▶ **Conjunto de tarefas**
A: Liste todas as companhias aéreas mencionadas no relato.
B: Reescreva a parte do relato que começa nas palavras com "Não deu outra, o" e termina em "disposta a assumir.", trocando "British Airways" por "Air Europa".

▶ **Trecho de origem**
== == ==

‘Cruzei o Atlântico com três testes de Covid-19’, diz jornalista espanhola

Sair do Brasil tornou-se uma prova de resistência. Quando o governo espanhol avisou que as fronteiras do país seriam fechadas para tentar deter o avanço da pandemia, tive de encarar uma escolha difícil. Sair enquanto dava ou ficar no Brasil, onde resido, e passar a quarentena longe da família.

Foi em vão esperar que meus pais me dissessem o que deveria fazer e acabou sobrando para mim a decisão. Em questão de dias o terror instalou-se e todos percebemos que o vírus seria incompassível com a Espanha.

Passado o susto, em junho, a curva descendente de contágio fez com que os espanhóis sonhassem com o fim do estado de emergência, e os residentes no exterior, como eu, com o verão no país natal.

Empolgada, comecei a procurar voos para chegar a tempo para o aniversário da minha mãe, no meio de julho.

Empurrada pelas propagandas que destacavam as medidas de segurança, comprei uma passagem pela Iberia. Mas, duas semanas depois, a sombra da incerteza começou a pairar sobre meus planos quando a União Europeia restringiu a entrada de pessoas vindas do Brasil.

Não deu outra, o aviso de cancelamento do voo não demorou a chegar, e com ele começou uma longa jornada para sair do país. Da Iberia fui para a British Airways, que, após alguns dias, também cancelou a passagem, sem explicações.

Então, tentei a sorte com a TAP, companhia mais exigente que as concorrentes, porque o governo português requer um teste RT-PCR de Covid-19 feito 72 horas antes do embarque. Considerando que a maioria dos laboratórios não entrega o resultado antes de três dias, era um risco” que eu estava disposta a assumir.

No fim, o resultado não saiu a tempo do embarque, mas não fez diferença, porque a TAP também cancelou a passagem. Oportunamente, a Iberia me propôs —e aceitei— sair do continente pelo Chile, indo com a Latam até Santiago.

Com o passar da semana, o painel de partidas diárias de Guarulhos ia minguando, porém, a Air France e a KLM pareciam resistir. A três dias do embarque, a Latam adiantou meu voo em 24 horas, logo precisaria pernoitar no aeroporto de Santiago. Aquilo me desanimou e decidi arriscar com a companhia francesa.

O problema era que faltavam só dois dias para o embarque, e as autoridades francesas recomendavam levar um exame recente (últimas 72h) de Covid-19. Na falta de um, fiz dois (teste rápido e sorológico de anticorpos).

== == ==

▶ **Dados fornecidos**
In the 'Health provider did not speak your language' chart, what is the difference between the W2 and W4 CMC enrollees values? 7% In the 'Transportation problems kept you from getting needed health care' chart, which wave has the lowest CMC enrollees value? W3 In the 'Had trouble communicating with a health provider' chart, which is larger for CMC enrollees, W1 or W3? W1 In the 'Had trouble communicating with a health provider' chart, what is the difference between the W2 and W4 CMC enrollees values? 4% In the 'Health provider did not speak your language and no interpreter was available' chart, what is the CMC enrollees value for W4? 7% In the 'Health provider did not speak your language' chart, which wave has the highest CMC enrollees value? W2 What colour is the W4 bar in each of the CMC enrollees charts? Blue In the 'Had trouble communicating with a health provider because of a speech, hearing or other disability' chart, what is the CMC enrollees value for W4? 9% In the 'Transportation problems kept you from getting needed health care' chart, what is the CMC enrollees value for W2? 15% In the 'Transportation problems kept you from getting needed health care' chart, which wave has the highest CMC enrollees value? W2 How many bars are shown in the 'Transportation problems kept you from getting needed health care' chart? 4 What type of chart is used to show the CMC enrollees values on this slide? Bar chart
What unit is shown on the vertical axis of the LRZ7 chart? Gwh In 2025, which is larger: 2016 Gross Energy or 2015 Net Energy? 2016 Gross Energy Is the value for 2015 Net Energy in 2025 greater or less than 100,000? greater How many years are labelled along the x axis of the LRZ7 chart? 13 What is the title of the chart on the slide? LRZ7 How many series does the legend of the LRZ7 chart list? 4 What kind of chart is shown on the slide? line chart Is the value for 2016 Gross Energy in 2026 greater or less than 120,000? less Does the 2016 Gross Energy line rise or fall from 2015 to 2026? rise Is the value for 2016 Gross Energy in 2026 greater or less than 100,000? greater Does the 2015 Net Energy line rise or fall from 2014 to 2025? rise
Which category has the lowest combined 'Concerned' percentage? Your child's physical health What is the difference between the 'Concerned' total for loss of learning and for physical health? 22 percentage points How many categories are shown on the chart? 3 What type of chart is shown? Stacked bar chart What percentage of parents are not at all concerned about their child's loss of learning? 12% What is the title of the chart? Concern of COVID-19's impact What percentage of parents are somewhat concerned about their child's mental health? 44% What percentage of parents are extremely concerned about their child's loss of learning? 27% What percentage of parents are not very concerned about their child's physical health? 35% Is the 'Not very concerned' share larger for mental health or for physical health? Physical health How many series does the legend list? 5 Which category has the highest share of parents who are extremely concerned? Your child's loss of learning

== == ==

▶ **Respostas esperadas**
A: Iberia, British Airways, TAP, Latam, Air France e KLM.

B:
Não deu outra, o aviso de cancelamento do voo não demorou a chegar, e com ele começou uma longa jornada para sair do país. Da Iberia fui para a Air Europa, que, após alguns dias, também cancelou a passagem, sem explicações.

Então, tentei a sorte com a TAP, companhia mais exigente que as concorrentes, porque o governo português requer um teste RT-PCR de Covid-19 feito 72 horas antes do embarque. Considerando que a maioria dos laboratórios não entrega o resultado antes de três dias, era um risco” que eu estava disposta a assumir.